**** EXTRAIT PRÉSENTÉ ****

Ah, que j’aime ces romans américains qui traînent en longueur sous le soleil brûlant de l’été alors que derrière les portes des maisons se trament silencieusement le drame d’une vie. Vous voyez ce dont je veux parler ? Il n’y a pas à dire, dans le genre, les Américains, ils maîtrisent. C’est le cas notamment de Steve Tesich – que l’on connaît déjà pour son Karoo – qui nous offre avec son Price un roman langoureux et lancinant qui fait son petit effet.
Dans la ville d’East Chicago, Daniel Price, dix-huit ans, finit le lycée. Commence alors le dernier été avant le reste de sa vie, une période vient de se terminer. Il traîne encore avec Larry – impulsif et taiseux – et Billy – gentil et casanier –, ses amis du lycée, ses meilleurs amis. Mais cet été 1960 n’est pas comme les autres. Dans une ville industrielle qui vit de la raffinerie, il n’y a pas grand chose à faire, toutefois le destin va donner à Daniel de quoi réfléchir, de quoi être perdu aussi. Il fait la rencontre de Rachel, qui l’hypnotise avant même qu’il ne la voie. C’est immédiat, c’est intense. Mais la jeune fille est mystérieuse, elle passe du coq à l’âne, ne répond jamais aux questions, change d’attitude à chaque minute. Si bien que Daniel ne sait absolument plus quoi penser de leur relation. Comment doit-il agir ? Que doit-il lui dire pour qu’elle se laisse aller complètement et devienne sienne ? Il est comme obsédé par cette jeune fille, même dans les pires moments. Car pendant ce même été, son père va tomber très malade, le genre de maladie qui rend irritable et nous oblige à revivre son passé. Entre lui et sa mère superstitieuse, entre ses amis qui s’éloignent et la découverte de lui-même, l’été de Daniel Price va filer en un éclair.
537 pages de remise en question, de scènes imaginées, de dialogues muets, de tourments amoureux. Mais 537 pages de pur bonheur. Il faut se laisser aller avec ce genre de livre, rien ne sert de vouloir tourner les pages à toute vitesse. C’est un roman avec lequel il faut prendre le temps et ne pas se presser, c’est seulement ainsi qu’on peut vraiment le savourer. Et alors que le froid s’abat sur nous, la chaleur de cet été américain fait vraiment du bien, la langueur dans cette lecture nous fait presque croire que nous sommes en vacances. Ce livre nous détend et nous plonge complètement dans un autre univers.

**** JEU DE DONNÉES ****

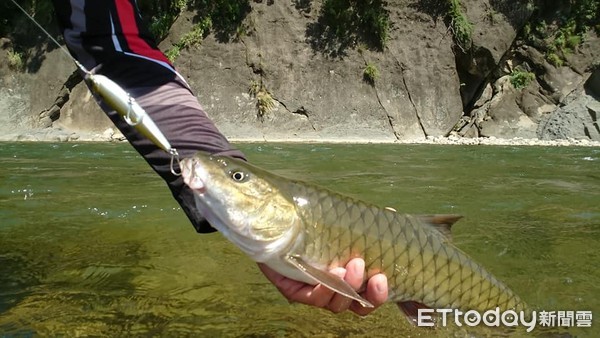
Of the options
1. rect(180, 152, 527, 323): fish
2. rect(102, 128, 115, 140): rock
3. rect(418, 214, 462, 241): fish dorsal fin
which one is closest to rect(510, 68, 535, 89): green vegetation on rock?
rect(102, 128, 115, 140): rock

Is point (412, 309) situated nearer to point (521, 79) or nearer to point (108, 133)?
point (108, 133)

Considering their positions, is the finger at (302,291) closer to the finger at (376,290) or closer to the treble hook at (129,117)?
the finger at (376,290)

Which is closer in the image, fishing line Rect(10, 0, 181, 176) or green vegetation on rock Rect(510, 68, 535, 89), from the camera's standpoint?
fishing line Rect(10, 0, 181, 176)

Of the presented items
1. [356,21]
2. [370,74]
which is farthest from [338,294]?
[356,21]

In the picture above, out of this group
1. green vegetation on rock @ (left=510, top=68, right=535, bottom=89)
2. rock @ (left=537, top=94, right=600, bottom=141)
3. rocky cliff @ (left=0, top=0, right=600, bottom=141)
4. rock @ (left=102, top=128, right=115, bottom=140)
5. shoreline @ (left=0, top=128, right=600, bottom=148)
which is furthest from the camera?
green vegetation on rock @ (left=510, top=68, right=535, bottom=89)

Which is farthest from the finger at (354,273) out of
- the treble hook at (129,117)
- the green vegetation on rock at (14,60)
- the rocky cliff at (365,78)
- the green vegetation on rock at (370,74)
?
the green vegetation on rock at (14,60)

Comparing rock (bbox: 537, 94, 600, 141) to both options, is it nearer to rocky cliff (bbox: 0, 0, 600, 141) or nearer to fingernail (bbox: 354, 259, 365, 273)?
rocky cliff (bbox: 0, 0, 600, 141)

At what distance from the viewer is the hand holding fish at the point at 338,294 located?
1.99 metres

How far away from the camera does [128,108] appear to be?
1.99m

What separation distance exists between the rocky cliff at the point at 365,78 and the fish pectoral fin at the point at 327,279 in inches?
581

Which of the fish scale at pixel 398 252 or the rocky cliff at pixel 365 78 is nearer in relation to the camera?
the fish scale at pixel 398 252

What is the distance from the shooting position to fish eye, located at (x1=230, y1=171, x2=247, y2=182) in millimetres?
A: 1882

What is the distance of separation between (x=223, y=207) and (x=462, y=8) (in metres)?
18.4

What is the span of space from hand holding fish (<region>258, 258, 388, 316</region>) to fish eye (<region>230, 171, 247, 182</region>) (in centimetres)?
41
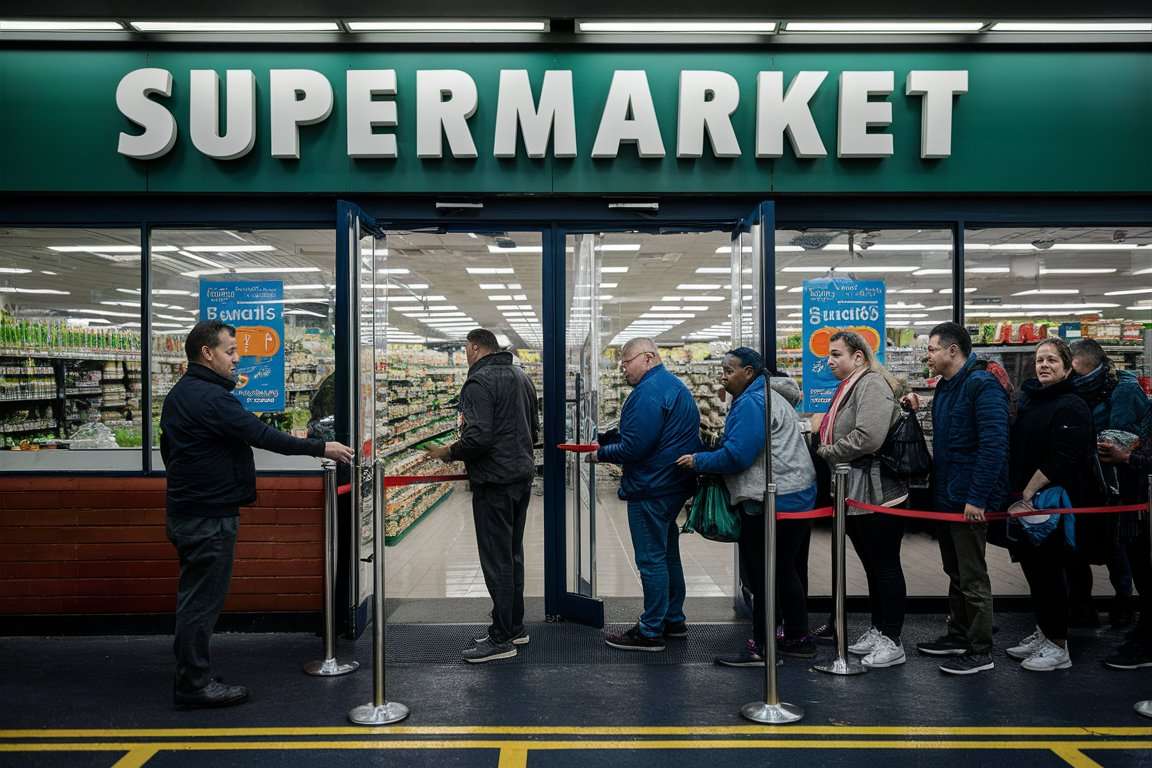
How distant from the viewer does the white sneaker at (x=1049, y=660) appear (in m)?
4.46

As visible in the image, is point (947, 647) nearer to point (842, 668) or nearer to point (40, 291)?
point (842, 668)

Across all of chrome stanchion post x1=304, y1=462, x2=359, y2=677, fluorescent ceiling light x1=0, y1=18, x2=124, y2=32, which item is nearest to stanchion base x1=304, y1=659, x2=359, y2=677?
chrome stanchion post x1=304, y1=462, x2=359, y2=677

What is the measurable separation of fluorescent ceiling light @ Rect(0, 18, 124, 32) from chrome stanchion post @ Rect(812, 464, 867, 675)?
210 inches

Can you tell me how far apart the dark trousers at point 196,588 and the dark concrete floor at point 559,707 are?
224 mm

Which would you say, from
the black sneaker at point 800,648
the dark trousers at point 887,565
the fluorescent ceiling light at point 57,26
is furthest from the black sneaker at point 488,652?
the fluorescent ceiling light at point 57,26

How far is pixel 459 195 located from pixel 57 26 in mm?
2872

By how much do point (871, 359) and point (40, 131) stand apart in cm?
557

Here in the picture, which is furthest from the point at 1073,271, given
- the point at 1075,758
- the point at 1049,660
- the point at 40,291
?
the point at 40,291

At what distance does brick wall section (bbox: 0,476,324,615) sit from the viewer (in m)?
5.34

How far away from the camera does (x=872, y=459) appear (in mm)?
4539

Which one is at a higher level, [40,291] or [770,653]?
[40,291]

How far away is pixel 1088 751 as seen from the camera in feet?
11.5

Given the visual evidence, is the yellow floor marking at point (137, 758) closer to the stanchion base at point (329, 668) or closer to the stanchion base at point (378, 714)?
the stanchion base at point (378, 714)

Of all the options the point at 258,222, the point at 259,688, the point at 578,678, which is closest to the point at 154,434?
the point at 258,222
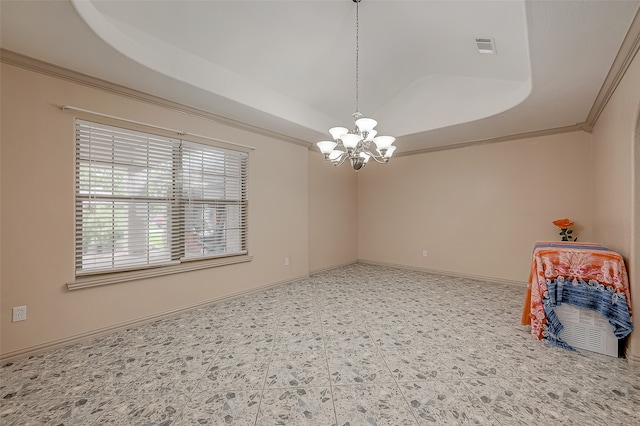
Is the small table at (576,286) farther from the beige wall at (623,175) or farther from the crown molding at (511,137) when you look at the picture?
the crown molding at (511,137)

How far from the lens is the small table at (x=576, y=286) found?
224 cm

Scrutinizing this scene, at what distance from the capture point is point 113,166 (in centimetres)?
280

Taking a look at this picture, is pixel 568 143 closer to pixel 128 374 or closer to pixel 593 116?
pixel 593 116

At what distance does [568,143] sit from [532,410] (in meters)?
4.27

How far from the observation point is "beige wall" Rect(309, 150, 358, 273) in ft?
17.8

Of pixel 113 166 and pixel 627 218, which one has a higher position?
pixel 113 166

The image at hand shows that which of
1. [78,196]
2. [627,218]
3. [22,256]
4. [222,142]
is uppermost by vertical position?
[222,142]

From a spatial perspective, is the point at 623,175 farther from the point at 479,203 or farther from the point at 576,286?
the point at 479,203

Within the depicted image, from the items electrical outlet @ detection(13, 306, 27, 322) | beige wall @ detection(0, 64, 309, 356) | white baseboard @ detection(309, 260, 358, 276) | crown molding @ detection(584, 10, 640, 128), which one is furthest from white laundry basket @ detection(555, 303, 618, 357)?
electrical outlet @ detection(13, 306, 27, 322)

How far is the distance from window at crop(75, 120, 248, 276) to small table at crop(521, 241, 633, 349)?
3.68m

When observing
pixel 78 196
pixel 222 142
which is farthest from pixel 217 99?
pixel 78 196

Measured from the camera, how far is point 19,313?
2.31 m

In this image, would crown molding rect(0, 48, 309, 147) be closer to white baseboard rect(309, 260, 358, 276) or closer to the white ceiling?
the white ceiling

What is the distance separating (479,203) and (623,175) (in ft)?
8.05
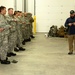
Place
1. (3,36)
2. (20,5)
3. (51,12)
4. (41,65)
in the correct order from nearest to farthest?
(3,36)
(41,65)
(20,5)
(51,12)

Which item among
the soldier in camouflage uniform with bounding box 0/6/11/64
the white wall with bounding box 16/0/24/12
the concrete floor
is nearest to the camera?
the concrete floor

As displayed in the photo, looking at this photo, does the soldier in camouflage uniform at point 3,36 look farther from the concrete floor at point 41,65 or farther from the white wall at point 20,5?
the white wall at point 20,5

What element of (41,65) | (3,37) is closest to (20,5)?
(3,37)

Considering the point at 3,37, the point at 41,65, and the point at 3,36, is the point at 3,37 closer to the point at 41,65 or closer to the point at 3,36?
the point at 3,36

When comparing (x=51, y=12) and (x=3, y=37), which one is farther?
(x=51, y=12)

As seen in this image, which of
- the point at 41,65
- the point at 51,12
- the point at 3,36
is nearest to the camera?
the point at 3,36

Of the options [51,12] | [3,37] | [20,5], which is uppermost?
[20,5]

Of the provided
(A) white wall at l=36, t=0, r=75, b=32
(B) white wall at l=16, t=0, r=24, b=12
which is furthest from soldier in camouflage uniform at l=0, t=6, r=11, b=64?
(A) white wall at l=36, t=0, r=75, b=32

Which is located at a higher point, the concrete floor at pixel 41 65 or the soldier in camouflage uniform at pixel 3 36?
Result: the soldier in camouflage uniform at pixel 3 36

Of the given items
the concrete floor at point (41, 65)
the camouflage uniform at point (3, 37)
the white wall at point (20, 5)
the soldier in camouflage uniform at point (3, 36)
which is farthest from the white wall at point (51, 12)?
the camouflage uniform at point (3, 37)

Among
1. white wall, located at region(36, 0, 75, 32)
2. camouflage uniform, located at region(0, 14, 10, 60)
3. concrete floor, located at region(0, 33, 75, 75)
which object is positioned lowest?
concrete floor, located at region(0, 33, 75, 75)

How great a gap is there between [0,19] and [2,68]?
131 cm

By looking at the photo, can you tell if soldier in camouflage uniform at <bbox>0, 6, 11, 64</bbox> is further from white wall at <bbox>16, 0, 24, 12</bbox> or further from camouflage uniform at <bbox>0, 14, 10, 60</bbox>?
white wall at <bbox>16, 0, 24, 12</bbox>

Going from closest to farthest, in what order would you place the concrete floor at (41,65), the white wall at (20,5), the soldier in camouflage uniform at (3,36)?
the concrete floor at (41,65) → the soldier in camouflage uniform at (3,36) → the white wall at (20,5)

****
**** JEU DE DONNÉES ****

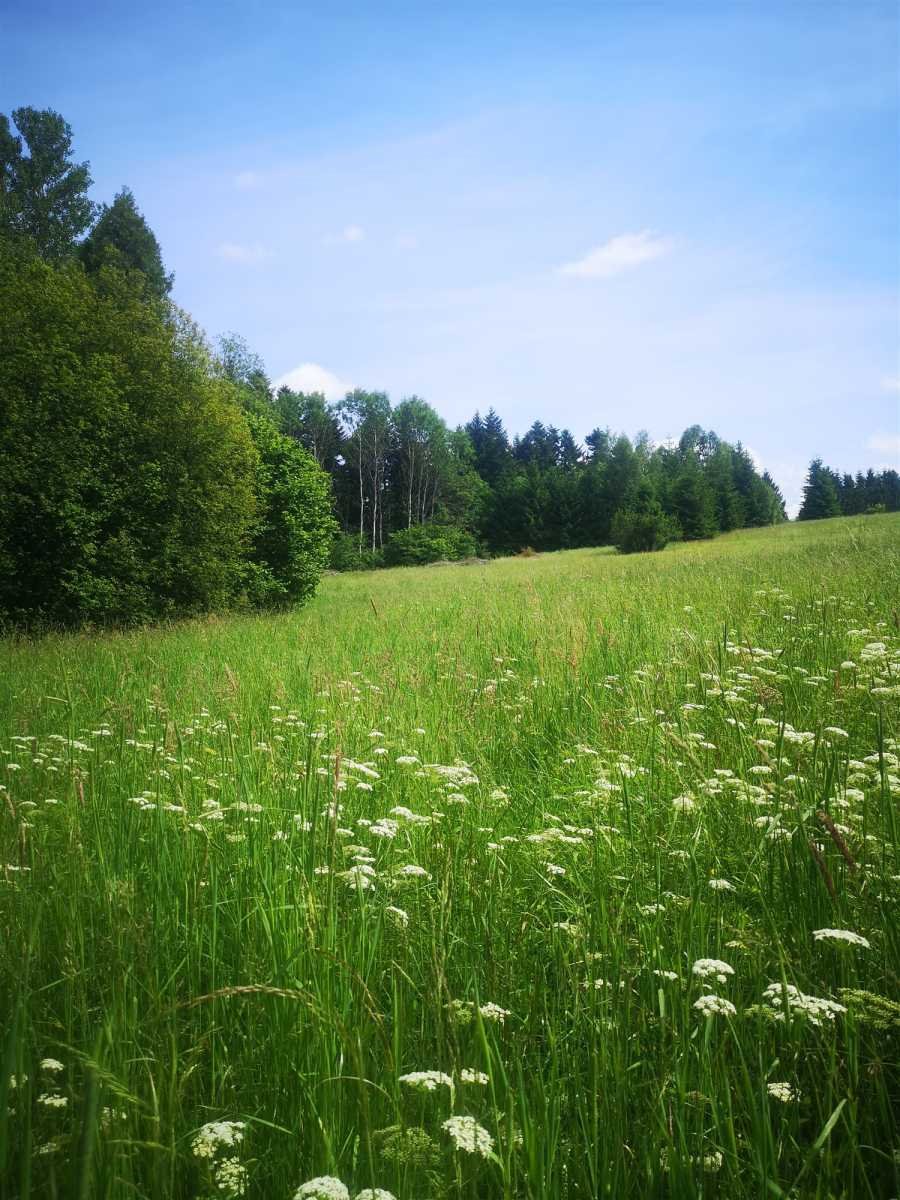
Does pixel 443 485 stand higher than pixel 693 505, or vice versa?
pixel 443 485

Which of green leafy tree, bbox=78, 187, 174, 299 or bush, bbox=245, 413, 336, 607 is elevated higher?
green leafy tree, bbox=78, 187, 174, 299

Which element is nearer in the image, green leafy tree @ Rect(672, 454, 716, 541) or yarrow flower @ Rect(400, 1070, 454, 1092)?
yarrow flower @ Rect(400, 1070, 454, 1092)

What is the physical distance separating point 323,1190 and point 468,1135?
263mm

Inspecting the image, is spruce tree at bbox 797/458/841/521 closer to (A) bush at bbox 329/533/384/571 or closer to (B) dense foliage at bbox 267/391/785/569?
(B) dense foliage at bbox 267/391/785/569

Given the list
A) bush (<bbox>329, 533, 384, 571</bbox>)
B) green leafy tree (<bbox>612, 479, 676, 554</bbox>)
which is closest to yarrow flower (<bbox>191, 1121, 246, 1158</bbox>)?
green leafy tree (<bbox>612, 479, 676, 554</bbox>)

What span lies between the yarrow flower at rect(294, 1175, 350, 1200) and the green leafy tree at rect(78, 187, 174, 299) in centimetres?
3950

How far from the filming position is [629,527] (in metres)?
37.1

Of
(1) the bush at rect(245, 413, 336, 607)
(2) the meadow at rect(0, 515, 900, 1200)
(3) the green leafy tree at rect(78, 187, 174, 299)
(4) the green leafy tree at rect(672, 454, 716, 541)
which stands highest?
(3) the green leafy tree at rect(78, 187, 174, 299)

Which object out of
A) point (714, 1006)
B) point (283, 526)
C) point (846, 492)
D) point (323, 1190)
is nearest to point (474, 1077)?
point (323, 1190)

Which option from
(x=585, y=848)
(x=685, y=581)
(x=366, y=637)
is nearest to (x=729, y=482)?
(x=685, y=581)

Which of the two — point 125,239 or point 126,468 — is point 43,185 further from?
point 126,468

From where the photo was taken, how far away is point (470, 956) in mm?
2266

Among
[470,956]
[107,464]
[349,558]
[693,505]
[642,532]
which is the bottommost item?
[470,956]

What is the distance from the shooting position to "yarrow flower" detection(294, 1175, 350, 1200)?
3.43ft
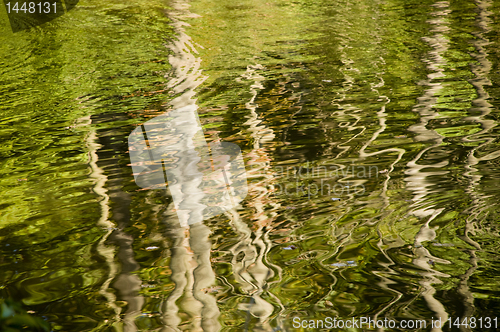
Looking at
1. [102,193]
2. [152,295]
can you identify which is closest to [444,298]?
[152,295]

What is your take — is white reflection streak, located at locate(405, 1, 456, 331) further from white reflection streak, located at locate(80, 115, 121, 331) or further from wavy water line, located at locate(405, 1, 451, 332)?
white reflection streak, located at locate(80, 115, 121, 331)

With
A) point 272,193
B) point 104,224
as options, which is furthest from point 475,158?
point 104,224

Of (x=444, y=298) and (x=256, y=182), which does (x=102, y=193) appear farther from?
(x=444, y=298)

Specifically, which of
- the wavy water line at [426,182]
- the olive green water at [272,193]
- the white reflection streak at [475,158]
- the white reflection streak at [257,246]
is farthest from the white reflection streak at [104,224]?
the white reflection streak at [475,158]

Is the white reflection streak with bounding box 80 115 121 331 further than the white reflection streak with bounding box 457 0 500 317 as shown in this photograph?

****
**** JEU DE DONNÉES ****

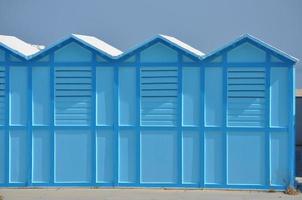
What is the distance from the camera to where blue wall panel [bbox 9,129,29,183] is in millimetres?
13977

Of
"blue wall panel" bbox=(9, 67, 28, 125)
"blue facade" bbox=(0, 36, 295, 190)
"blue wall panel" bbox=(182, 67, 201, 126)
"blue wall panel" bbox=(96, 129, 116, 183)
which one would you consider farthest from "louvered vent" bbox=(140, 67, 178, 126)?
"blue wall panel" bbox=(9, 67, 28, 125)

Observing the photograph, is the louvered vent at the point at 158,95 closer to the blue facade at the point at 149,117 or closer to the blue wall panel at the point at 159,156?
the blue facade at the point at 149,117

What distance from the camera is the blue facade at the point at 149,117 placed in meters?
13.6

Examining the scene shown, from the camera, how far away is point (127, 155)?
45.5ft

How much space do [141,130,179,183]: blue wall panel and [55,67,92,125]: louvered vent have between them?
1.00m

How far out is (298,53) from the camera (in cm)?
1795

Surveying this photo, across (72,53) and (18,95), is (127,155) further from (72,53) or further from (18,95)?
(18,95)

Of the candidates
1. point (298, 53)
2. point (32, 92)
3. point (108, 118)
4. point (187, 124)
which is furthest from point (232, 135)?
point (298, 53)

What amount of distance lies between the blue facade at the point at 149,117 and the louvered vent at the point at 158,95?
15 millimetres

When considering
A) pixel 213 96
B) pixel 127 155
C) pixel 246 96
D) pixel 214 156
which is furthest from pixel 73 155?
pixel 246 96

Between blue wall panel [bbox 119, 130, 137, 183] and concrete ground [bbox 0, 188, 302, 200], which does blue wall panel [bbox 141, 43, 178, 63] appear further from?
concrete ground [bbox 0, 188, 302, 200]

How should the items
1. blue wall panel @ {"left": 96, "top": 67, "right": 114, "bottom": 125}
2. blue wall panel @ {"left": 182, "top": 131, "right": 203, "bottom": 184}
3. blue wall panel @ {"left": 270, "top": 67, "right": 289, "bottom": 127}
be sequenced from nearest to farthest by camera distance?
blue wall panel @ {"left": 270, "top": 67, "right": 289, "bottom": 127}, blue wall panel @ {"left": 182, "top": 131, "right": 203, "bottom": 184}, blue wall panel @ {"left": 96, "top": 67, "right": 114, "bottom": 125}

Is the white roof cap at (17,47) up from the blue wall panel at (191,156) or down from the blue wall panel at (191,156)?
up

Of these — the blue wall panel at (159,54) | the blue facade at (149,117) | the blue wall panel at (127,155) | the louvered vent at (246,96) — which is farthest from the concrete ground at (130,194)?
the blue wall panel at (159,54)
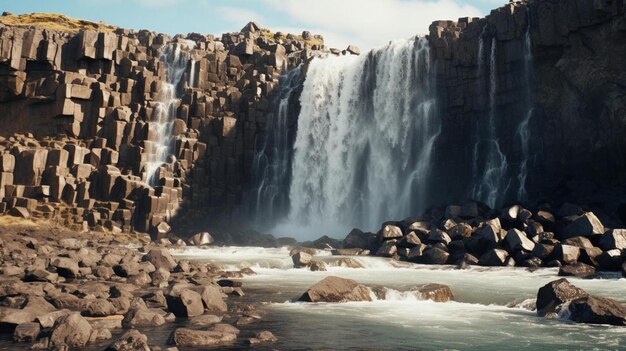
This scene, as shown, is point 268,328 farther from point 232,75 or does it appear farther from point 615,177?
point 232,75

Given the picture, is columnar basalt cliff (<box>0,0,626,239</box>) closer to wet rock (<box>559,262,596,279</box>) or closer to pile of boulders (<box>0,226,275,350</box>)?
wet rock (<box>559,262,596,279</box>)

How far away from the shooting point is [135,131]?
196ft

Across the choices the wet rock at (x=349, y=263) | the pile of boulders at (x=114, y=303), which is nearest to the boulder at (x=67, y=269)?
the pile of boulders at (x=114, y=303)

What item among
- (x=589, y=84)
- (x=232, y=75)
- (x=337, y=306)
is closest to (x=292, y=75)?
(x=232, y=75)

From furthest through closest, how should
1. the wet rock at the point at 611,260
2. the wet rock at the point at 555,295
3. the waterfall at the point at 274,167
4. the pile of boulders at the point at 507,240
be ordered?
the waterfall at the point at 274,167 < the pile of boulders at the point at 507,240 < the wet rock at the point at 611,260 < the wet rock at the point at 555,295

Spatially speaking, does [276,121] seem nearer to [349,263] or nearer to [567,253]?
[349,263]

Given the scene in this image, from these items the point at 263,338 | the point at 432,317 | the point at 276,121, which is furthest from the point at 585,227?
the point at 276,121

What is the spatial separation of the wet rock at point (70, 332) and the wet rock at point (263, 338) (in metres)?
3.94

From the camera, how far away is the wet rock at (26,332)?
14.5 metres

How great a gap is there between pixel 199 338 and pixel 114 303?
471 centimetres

****

Reprenez la critique de Price, le roman de Steve Tesich, en écrivant la suite après sa dernière phrase.

▶ _RÉPONSE FINALE_
Ce qui est bien (paradoxalement) dans ce roman, c’est qu’on n’est pas obligé d’aimer le personnage principal. Cependant, sa vie nous intéresse et ça, c’est tout le génie de l’écriture de Steve Tesich. On apprend à connaître Daniel en même temps que ce dernier car cet été va être l’occasion pour lui de découvrir des facettes inédites de lui-même. On est happé par le destin de ce garçon et on veut savoir comment cela va évoluer et surtout comment lui va réagir. L’écriture est parfois très surprenante car d’un style assez commun, elle peut devenir d’un coup virulente, violente, charnelle, malsaine, enfantine. Les dialogues sont assez énigmatiques, je dois l’avouer, je les vois mal exister dans la réalité, mais dans la réalité de ce roman, ils ont tout à fait leur place et permettent de renforcer cette aura de mystère et de non-dit qui plane sur tout le livre.
Price, c’est tout une ambiance, et c’est difficilement descriptible car c’est avant tout une expérience à vivre, plus qu’une simple histoire à lire. Tout rentre en synergie pour faire de cette lecture un moment complètement à part du temps commun. Je ne peux donc que vous le conseiller !
Steve Tesich, Price, traduit de l’anglais (États-Unis) par Jeanine Hérisson, dans une très très belle édition réalisée par Monsieur Toussaint Louverture qui a eu une sacrée bonne idée d’éditer ce roman de 1982.